O GUERRILHEIRO ESTAVA SENTADO no bidão amolgado no meio da pista de terra batida e olhava os cães famélicos que cheiravam os papéis que o vento levava e trazia nos intervalos das chuvadas em cordão... Outros quatro guerrilheiros andavam por ali e já não tinham mais onde espreitar depois de terem devassado o que havia para ser visto quer no hangar quer no barracão prefabricado, coberto a lusalite.
Os cinco jovens africanos tinham recebido ordens para chegar até ali, de onde os iriam transportar para a cidade. Haviam passado cinco dias e os guerrilheiros estavam ali, certos de que não se iriam esquecer deles, vivendo ainda a excitação do primeiro voo, da primeira vez numa cidade.
O acaso juntaria aqueles cinco jovens africanos, armados e fardados, confiantes na sua espera, a um repórter que, também como eles, ali tinha encontro marcado, não com um avião mas com um helicóptero.
Durante as três horas que o repórter ali passou esperando transporte, este fizera com os guerrilheiros uma roda alargada e, sentados na pista, de pernas cruzadas, falaram de cidades, seguindo as corridas, sem destino, dos cães sem dono e as piruetas das folhas de papel no meio das nuvens de pó que, subitamente, sopravam, em remoinho, dos lados da pista.
Com idades entre os dezoito e os vinte anos, os guerrilheiros tinham nascido no mato, crescido no mato até Ihes meterem uma AK nas mãos e mandado lutar.

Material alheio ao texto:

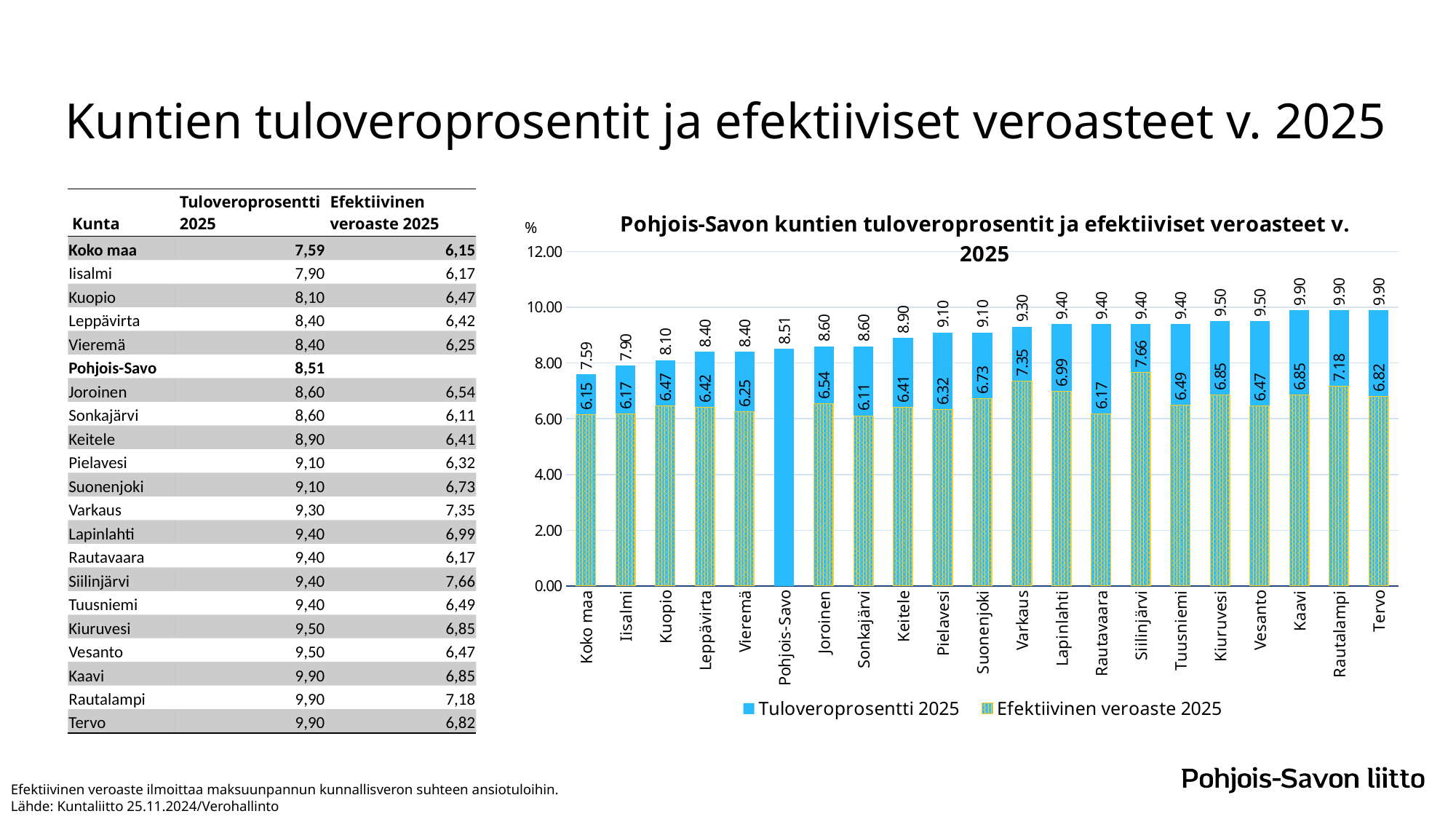
How many categories are shown on the x axis of the chart? 21 What is the Tuloveroprosentti 2025 value for Kuopio in the chart? 8.10 How many series does the chart legend list? 2 What is the Tuloveroprosentti 2025 value for Pohjois-Savo in the chart? 8.51 Which category has the lowest Tuloveroprosentti 2025 in the chart? Koko maa What is the Efektiivinen veroaste 2025 value for Varkaus in the chart? 7.35 Do the Tuloveroprosentti 2025 values generally rise or fall from left to right along the x axis? rise Which category has the highest Efektiivinen veroaste 2025 in the chart? Siilinjärvi Which has the larger Efektiivinen veroaste 2025, Siilinjärvi or Varkaus? Siilinjärvi Which category has the lowest Efektiivinen veroaste 2025 in the chart? Sonkajärvi What is the difference between the Tuloveroprosentti 2025 and the Efektiivinen veroaste 2025 for Varkaus? 1.95 Is the Tuloveroprosentti 2025 value for Koko maa greater or less than 8.00? less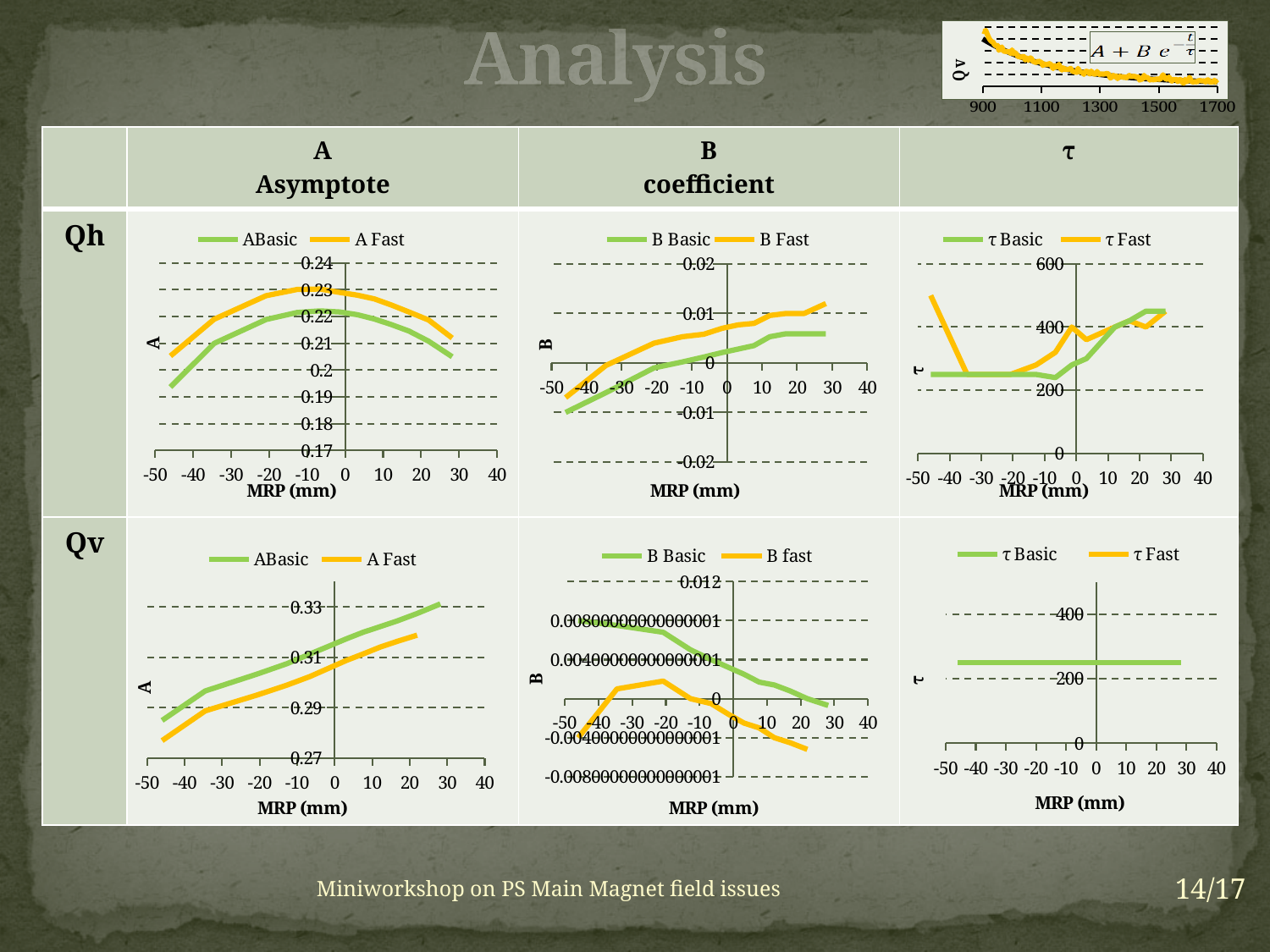
In the Qv A Asymptote chart (bottom-left), is the A Fast value at MRP -40 mm greater or less than 0.29? less What are the two legend entries of the Qv B coefficient chart (bottom-middle)? B Basic and B fast In the Qh τ chart (top-right), which series is higher at MRP -40 mm, τ Basic or τ Fast? τ Fast What kind of chart is the Qh A Asymptote chart (top-left)? line chart In the Qh B coefficient chart (top-middle), do the B Basic values rise or fall as MRP increases? rise In the Qh B coefficient chart (top-middle), is the B Basic value at MRP -40 mm greater or less than 0? less In the Qv τ chart (bottom-right), is the τ Basic value greater or less than 400? less In the Qv A Asymptote chart (bottom-left), do the ABasic values rise or fall as MRP increases? rise How many series does the legend of the Qh A Asymptote chart (top-left) list? 2 In the Qh A Asymptote chart (top-left), which series is higher at MRP 0 mm, ABasic or A Fast? A Fast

Não conheciam mais do país que seria o seu do que mata num raio de quatrocentos quilómetros onde nunca tinham visto uma casa ou observado um automóvel, e avião sabiam o que era porque os ensinaram a esconder-se sempre que um passava.
Ali sentados, conversaram sobre coisas para todos nós normais como se falassem de uma civilização e de uma cultura que pertencessem a outro planeta. Como são as casas, o que é o vidro nas janelas, quantas casas há numa cidade, porquê tantas, porquê casas em cima de casas, como subir para as casas de cima e todas as perguntas que se possam imaginar.
O repórter explicou, explicou. E depois, quando chegou à cidade para onde se dirigia, e que não era a mesma que os soldados demandavam, despachou o seu serviço para a Redacção, que ficava noutro continente, e no final, aproveitando a linha aberta do telex, não resistiu a escrever uma pequena nota impressiva sobre cinco guerrilheiros, sentados há dias, à espera de transporte para a capital do país que iria ser o seu. Guerrilheiros que nunca tinham visto um automóvel («porque são os automóveis às cores?») nem conheciam uma casa («mas como se sobe para as de cima?») e iam pela primeira vez andar de avião.
É possível que a memória pregue partidas às pessoas. Talvez tenha sido isso que aconteceu quando esta semana, de repente, quase doze anos volvidos, aquele repórter se sobressaltou em Lisboa a pensar nisto tudo, sem razão visível, e ficado preocupado, «Terão chegado a ir buscar os rapazes?», e a cena revivificou-se como um velho filme a preto e branco, com o vento, as chuvadas, os jornais velhos a voarem, os cães a mostrarem as costelas e os cinco rapazes sentados na pista, a rirem-se sem ter que comer.
É de crer que os tenham acabado por levar, de alguma forma, e que hoje, uma dúzia de anos passados, eles nem notem o que é uma casa e nem dêem por que andam de elevador, que tinham sido uma novidade cuja descrição de um repórter desconhecido, há muitos anos, os havia excitado.
Possivelmente estarão hoje completamente ambientados, passearão de Volvo e nem notarão as utilidades das coisas estranhas que uma cidade tem. Mas, sobretudo, terão encontrado resposta para uma questão que de repente ali se colocou, doze anos atrás, na pista deserta uma questão nessa altura insolúvel: explicar e perceber o que é uma escada.
Perceber, eles não perceberam. Mas explicar, eu não fui capaz.